Für uns, meinen Freund und mich, ist Pushkar allerdings die zweite Station und gleicht nach drei Tagen in Delhi einer Erlösung. Denn die tosende Hauptstadt Indiens ist permanent in eine Wolke aus Abgasen und Staub gehüllt, die gewürzt ist mit dem Aroma von Räucherstäbchen, Essen und Urin - je nach Standort. Nach zwei Tagen kratzt die Luft hinten im Rachen und auch ansonsten schockt der Moloch unerfahrene Indien-Reisende.

Menschen, freilaufende Kühe und herrenlose Hunde teilen sich die Straße mit Bussen, Autos und den dreirädrigen Fahrrad- und Autorikschas. Für den reibungslosen Ablauf des Verkehrs sorgen die Hupen, welche bei Bedarf oder auch zum Spaß eingesetzt werden. Zahllose Taxis und Touristenschlepper suchen die Aufmerksamkeit naiver Touristen, um überteuerte Ausflüge und Fahrten an den Mann zu bringen. Viele Arbeiter haben keine Unterkunft; diese schlafen nachts in Grüppchen, ordentlich aufgereiht, auf den Gehsteigen oder den Ladeflächen von Lastwagen. 

 

Stelldichein hinter der Hecke

Das Auge im Sturm ist der kreisrunde Connaught-Platz, in dessen Mitte ein kleiner Park zum Verweilen einlädt. Hier treffen sich hinter den niedrigen Hecken junge Liebespaare, um gemeinsame Zeit zu genießen und heimlich den einen oder anderen Kuss zu tauschen. Indien mag die Heimat von Kamasutra und Bauchtanz sein, den Alltag bestimmt Prüderie.

 

Erleichterung: Jaipur ist keine Barbie-Stadt

Die Reiseroute, der wir folgen, wird als „goldenes Dreieck“ bezeichnet. Die nordindischen Städte Delhi, Jaipur und Agra bilden die Ecken dieser Figur. Unsere nächste Station ist Jaipur, das für seine „Pink City“ berühmt ist. Zu meiner Erleichterung ist dieses Rosa im europäischen Farbverständnis eher ein Lachsrot. Vermutlich wäre ein ganzes Viertel im Barby-Stil aber auch  den farbverliebten Indern zu viel. Die Arkaden dieser Altstadt füllt ein großer Markt, der nach Handwerk sortiert ist. Touristen und Einheimische flanieren dort und erstehen Gewürze, bunt gefärbte Nudeln und Tee. Eisenwarenhändler, deren Geschäfte von herabhängenden Ketten eingerahmt werden wie von Vorhängen, reihen sich ein mit Tuch- und selbstverständlich Schmuckgeschäften, für die Jaipur bekannt ist.

[Einträge mit Bildern und Fragen]
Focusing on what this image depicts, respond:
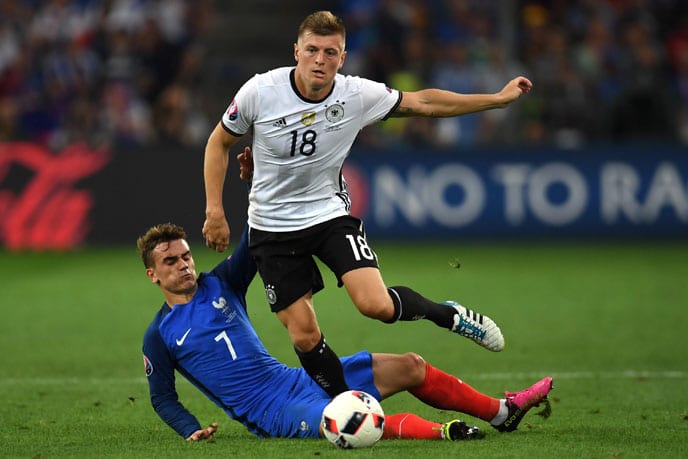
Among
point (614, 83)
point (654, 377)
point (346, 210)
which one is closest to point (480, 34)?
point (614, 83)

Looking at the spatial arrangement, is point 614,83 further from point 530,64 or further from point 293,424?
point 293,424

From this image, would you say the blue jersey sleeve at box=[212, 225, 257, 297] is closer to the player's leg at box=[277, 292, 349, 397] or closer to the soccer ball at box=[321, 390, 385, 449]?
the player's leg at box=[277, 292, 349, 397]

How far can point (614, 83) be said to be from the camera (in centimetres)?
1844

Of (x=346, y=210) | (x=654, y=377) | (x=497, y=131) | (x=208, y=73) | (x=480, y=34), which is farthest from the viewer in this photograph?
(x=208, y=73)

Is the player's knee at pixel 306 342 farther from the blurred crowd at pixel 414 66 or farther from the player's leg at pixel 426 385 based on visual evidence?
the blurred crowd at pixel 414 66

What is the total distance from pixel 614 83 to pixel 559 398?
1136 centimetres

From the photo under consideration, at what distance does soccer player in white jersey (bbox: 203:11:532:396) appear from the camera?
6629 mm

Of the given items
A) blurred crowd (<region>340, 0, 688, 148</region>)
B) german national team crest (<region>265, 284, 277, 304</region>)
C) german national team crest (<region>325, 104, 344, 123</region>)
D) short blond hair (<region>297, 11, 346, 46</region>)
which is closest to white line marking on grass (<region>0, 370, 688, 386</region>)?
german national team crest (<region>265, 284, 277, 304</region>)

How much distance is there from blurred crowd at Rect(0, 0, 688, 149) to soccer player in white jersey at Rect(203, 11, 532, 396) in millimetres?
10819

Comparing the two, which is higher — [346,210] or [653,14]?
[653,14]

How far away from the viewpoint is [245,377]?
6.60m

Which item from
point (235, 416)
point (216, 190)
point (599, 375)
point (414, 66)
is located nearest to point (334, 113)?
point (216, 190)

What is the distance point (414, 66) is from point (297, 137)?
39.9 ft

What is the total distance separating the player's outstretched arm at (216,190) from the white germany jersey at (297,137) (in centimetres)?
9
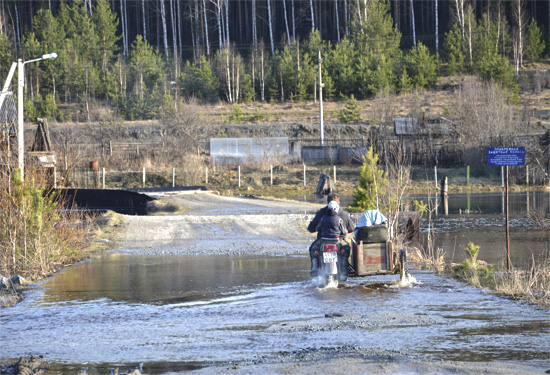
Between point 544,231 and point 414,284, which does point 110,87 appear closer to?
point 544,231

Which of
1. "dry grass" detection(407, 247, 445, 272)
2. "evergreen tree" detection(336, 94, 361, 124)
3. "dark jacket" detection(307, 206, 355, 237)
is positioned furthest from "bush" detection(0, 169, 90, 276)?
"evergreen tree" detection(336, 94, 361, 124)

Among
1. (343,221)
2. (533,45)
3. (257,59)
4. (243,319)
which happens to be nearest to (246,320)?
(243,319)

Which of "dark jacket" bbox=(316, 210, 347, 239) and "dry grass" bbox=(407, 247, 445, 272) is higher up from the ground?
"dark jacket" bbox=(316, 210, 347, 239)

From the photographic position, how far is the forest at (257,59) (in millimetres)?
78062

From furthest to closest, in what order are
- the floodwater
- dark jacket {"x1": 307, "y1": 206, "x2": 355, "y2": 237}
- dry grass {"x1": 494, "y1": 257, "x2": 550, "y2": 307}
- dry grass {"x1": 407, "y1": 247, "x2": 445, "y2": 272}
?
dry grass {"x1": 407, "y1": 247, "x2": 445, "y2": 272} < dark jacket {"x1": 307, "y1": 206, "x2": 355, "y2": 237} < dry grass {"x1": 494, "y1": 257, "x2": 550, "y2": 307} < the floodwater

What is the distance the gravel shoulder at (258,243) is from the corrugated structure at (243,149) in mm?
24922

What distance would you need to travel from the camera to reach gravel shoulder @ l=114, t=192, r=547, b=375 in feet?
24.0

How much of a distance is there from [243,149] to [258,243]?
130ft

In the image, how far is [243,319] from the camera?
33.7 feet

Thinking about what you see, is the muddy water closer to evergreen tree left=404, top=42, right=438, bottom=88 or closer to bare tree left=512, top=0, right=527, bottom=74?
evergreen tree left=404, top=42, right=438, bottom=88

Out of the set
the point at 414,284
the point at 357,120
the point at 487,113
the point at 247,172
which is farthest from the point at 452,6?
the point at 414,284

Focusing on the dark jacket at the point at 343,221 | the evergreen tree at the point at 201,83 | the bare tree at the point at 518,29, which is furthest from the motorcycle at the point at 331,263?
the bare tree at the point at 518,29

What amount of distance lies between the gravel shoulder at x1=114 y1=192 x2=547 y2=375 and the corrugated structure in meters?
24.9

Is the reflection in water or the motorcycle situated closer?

ZU BEARBEITENDE AUFGABEN ▸
(a) Fasse den Textauszug über Delhi und Jaipur in zwei Sätzen zusammen.
(b) Gib aus dem Textauszug über Delhi und Jaipur den Abschnitt zwischen „Erleichterung: Jaipur ist“ und „Jaipur bekannt ist.“, beide eingeschlossen, wortgetreu aus.

DIE LÖSUNGEN ▸
(a) Nach drei Tagen im tosenden, von Abgasen und Staub eingehüllten Delhi, wo sich Menschen, Kühe, Hunde und Fahrzeuge die Straßen teilen, empfinden die Reisenden Pushkar als Erlösung. Auf ihrer Route durch das „goldene Dreieck“ aus Delhi, Jaipur und Agra besuchen sie Jaipur, dessen „Pink City“ eher lachsrot ist und in deren Arkaden ein nach Handwerk sortierter Markt liegt.

(b)
Erleichterung: Jaipur ist keine Barbie-Stadt

Die Reiseroute, der wir folgen, wird als „goldenes Dreieck“ bezeichnet. Die nordindischen Städte Delhi, Jaipur und Agra bilden die Ecken dieser Figur. Unsere nächste Station ist Jaipur, das für seine „Pink City“ berühmt ist. Zu meiner Erleichterung ist dieses Rosa im europäischen Farbverständnis eher ein Lachsrot. Vermutlich wäre ein ganzes Viertel im Barby-Stil aber auch  den farbverliebten Indern zu viel. Die Arkaden dieser Altstadt füllt ein großer Markt, der nach Handwerk sortiert ist. Touristen und Einheimische flanieren dort und erstehen Gewürze, bunt gefärbte Nudeln und Tee. Eisenwarenhändler, deren Geschäfte von herabhängenden Ketten eingerahmt werden wie von Vorhängen, reihen sich ein mit Tuch- und selbstverständlich Schmuckgeschäften, für die Jaipur bekannt ist.